Required work
Return every line below as is, leaving out the pictures.

Source material
□ □ □ □ □ □ □
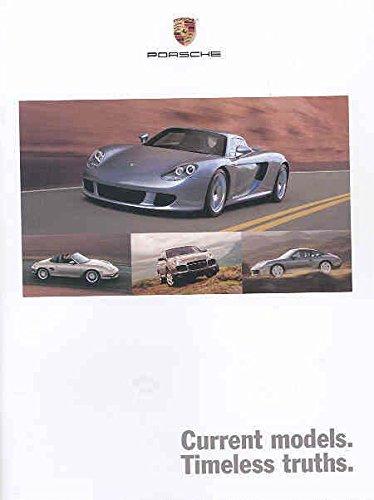 2004-porsche-996-carrera-gt-boxster-gt2-gt3-brochure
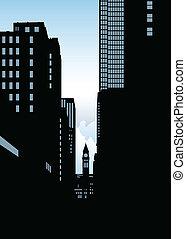 Toronto Financial Skyline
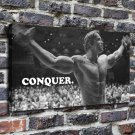 Muscle man FRAMED CANVAS PRINT CA 20x16 inch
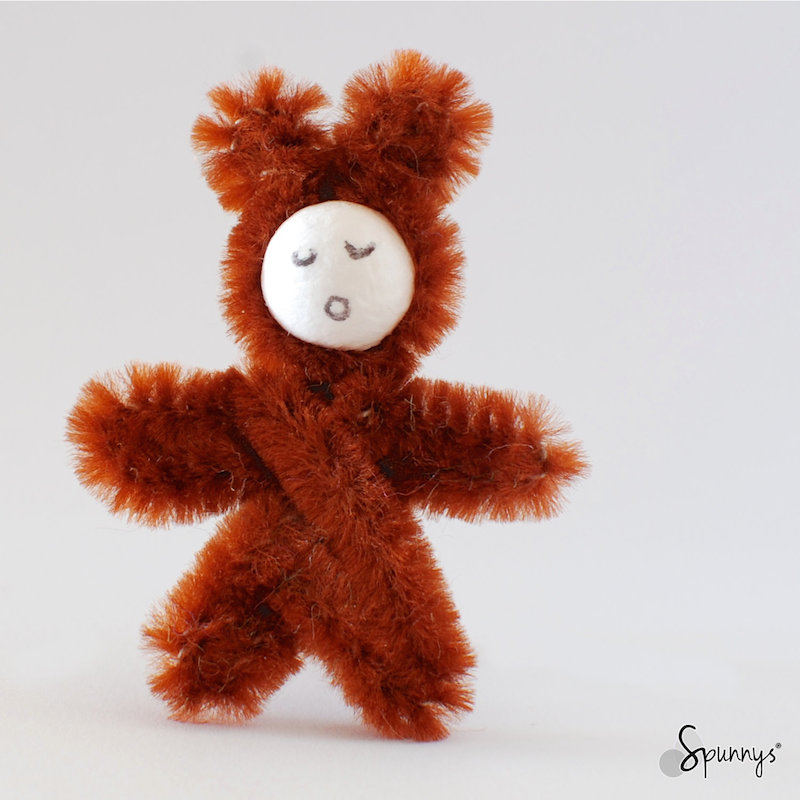 pipe cleaner brown bear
□ □ □ □ □ □ □
Written response
 2004-porsche-996-carrera-gt-boxster-gt2-gt3-brochure
 Toronto Financial Skyline
 Muscle man FRAMED CANVAS PRINT CA 20x16 inch
 pipe cleaner brown bear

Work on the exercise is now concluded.